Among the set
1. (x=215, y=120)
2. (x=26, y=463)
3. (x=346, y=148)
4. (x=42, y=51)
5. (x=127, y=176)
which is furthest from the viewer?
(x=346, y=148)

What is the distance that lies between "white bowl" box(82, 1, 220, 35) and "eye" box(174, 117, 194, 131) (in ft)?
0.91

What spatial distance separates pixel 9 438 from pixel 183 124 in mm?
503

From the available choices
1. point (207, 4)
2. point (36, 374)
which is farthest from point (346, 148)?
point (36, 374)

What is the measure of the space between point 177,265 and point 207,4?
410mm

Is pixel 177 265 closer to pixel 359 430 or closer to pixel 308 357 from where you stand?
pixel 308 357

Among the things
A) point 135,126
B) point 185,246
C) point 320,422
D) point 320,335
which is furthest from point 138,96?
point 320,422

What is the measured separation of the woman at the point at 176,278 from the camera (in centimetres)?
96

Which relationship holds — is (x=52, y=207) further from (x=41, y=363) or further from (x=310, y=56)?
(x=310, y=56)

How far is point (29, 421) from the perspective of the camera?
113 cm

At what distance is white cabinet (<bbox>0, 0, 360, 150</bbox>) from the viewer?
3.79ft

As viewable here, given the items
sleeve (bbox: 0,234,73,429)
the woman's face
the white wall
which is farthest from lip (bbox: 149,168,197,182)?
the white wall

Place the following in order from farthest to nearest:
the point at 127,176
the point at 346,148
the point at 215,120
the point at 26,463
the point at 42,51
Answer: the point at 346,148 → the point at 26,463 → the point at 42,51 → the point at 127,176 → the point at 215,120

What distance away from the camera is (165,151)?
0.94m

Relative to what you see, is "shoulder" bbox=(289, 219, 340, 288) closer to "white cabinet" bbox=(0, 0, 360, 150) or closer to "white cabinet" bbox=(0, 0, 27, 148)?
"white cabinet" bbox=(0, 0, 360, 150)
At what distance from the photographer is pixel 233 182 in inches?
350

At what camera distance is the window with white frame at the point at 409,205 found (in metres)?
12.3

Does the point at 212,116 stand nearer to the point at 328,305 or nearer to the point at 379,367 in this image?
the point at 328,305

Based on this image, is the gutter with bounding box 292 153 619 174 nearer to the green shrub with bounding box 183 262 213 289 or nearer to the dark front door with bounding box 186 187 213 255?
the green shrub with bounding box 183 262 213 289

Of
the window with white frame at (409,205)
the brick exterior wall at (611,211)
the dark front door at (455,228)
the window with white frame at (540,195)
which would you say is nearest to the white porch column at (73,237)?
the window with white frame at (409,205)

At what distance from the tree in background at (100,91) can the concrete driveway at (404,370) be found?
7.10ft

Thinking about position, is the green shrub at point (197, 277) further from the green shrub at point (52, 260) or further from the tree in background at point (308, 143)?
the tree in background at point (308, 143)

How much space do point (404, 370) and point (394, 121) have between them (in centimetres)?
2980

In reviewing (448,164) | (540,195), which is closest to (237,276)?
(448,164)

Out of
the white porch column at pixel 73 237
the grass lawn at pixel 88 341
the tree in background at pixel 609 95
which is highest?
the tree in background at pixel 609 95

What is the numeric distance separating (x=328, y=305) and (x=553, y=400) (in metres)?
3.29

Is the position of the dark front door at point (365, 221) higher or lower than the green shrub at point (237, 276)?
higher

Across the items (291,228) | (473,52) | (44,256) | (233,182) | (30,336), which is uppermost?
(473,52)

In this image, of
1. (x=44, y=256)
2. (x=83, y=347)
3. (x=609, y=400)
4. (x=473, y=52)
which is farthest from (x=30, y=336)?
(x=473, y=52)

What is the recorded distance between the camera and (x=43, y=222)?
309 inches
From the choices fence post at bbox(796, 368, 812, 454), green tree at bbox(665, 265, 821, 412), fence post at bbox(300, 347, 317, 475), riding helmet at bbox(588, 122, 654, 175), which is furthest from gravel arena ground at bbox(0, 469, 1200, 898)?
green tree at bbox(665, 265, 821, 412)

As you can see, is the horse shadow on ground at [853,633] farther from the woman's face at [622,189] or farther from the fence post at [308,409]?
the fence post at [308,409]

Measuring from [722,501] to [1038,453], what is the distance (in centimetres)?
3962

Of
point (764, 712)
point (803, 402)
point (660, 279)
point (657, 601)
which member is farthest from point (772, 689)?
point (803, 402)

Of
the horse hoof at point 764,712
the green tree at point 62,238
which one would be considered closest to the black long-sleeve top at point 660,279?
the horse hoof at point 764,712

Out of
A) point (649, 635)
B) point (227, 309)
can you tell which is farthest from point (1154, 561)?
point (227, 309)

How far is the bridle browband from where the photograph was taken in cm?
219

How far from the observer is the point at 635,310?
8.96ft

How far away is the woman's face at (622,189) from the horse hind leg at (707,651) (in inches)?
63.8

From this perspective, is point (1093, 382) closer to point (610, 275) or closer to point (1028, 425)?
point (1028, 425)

------------------------------------------------------------------------

GOAL
Repeat each record in full; every line must match exactly.

ANSWER BELOW
Among the set
1. (x=215, y=120)
2. (x=26, y=463)
3. (x=346, y=148)
4. (x=42, y=51)
5. (x=127, y=176)
which is furthest from the viewer?
(x=346, y=148)

What is the distance that lies between "white bowl" box(82, 1, 220, 35) and "eye" box(174, 117, 194, 131) (in ft)?
0.91

What spatial distance separates pixel 9 438 from pixel 183 124 in mm?
503

From the available choices
1. point (207, 4)
2. point (36, 374)
which is farthest from point (346, 148)?
point (36, 374)

What is the measure of the space between point 177,265 and point 207,4?
410mm

Is pixel 177 265 closer to pixel 359 430 or closer to pixel 308 357 from where you stand?
pixel 308 357

Among the things
A) point 135,126
B) point 185,246
C) point 320,422
D) point 320,335
which is furthest from point 138,96?
point 320,422

What is the measured separation of the woman at the point at 176,278 from the camera (in centimetres)?
96

Which relationship holds — is (x=52, y=207) further from (x=41, y=363) or further from (x=310, y=56)?
(x=310, y=56)

How far is point (29, 421) from the perspective of the camera?
113 cm

At what distance is white cabinet (<bbox>0, 0, 360, 150</bbox>) from the viewer?
3.79ft

As viewable here, given the items
sleeve (bbox: 0,234,73,429)
the woman's face
the white wall
which is farthest from lip (bbox: 149,168,197,182)?
the white wall

Place the following in order from farthest to nearest:
the point at 127,176
the point at 346,148
the point at 215,120
the point at 26,463
the point at 42,51
Answer: the point at 346,148 → the point at 26,463 → the point at 42,51 → the point at 127,176 → the point at 215,120

What distance away from the camera is (165,151)?
0.94m

Relative to what you see, is "shoulder" bbox=(289, 219, 340, 288) closer to "white cabinet" bbox=(0, 0, 360, 150) or closer to "white cabinet" bbox=(0, 0, 27, 148)?
"white cabinet" bbox=(0, 0, 360, 150)
At what distance from the photographer is pixel 233 182 in inches?
350

At what camera distance is the window with white frame at the point at 409,205 found (in metres)?
12.3

Does the point at 212,116 stand nearer to the point at 328,305 or nearer to the point at 379,367 in this image?
the point at 328,305

Based on this image, is the gutter with bounding box 292 153 619 174 nearer to the green shrub with bounding box 183 262 213 289 or nearer to the dark front door with bounding box 186 187 213 255?
the green shrub with bounding box 183 262 213 289

Of
the window with white frame at (409,205)
the brick exterior wall at (611,211)
the dark front door at (455,228)
the window with white frame at (540,195)
which would you say is nearest to the white porch column at (73,237)?
the window with white frame at (409,205)

At what distance from the tree in background at (100,91) can the concrete driveway at (404,370) be found?
7.10ft

Thinking about position, is the green shrub at point (197, 277) further from the green shrub at point (52, 260) or further from the tree in background at point (308, 143)?
the tree in background at point (308, 143)

How much space do point (404, 370) and point (394, 121) have between them (in centimetres)?
2980

In reviewing (448,164) | (540,195), which is closest to (237,276)?
(448,164)

Out of
the white porch column at pixel 73 237
the grass lawn at pixel 88 341
the tree in background at pixel 609 95
which is highest?
the tree in background at pixel 609 95

What is the numeric distance separating (x=328, y=305) and (x=553, y=400) (in metres)?
3.29

Is the position of the dark front door at point (365, 221) higher or lower than the green shrub at point (237, 276)?
higher

Across the items (291,228) | (473,52) | (44,256) | (233,182) | (30,336), which is uppermost?
(473,52)

In this image, of
1. (x=44, y=256)
2. (x=83, y=347)
3. (x=609, y=400)
4. (x=473, y=52)
which is farthest from (x=30, y=336)?
(x=473, y=52)

What is the recorded distance between the camera and (x=43, y=222)?
309 inches
From the choices fence post at bbox(796, 368, 812, 454), green tree at bbox(665, 265, 821, 412), fence post at bbox(300, 347, 317, 475), riding helmet at bbox(588, 122, 654, 175), which is furthest from gravel arena ground at bbox(0, 469, 1200, 898)?
green tree at bbox(665, 265, 821, 412)

As you can see, is the horse shadow on ground at [853,633] farther from the woman's face at [622,189] or farther from the fence post at [308,409]?
the fence post at [308,409]

Measuring from [722,501] to [1038,453], what is the distance (in centimetres)?
3962

Of
point (764, 712)
point (803, 402)
point (660, 279)
point (657, 601)
which member is farthest from point (772, 689)?
point (803, 402)

Of
the horse hoof at point 764,712
the green tree at point 62,238
which one would be considered closest to the black long-sleeve top at point 660,279?
the horse hoof at point 764,712

Out of
A) point (649, 635)
B) point (227, 309)
can you tell which is farthest from point (1154, 561)?
point (227, 309)

How far is the bridle browband from where the photograph was taken in cm?
219

How far from the observer is the point at 635,310?
8.96ft

How far away is the woman's face at (622,189) from the horse hind leg at (707,651) (in inches)?
63.8

From this perspective, is point (1093, 382) closer to point (610, 275) or closer to point (1028, 425)?
point (1028, 425)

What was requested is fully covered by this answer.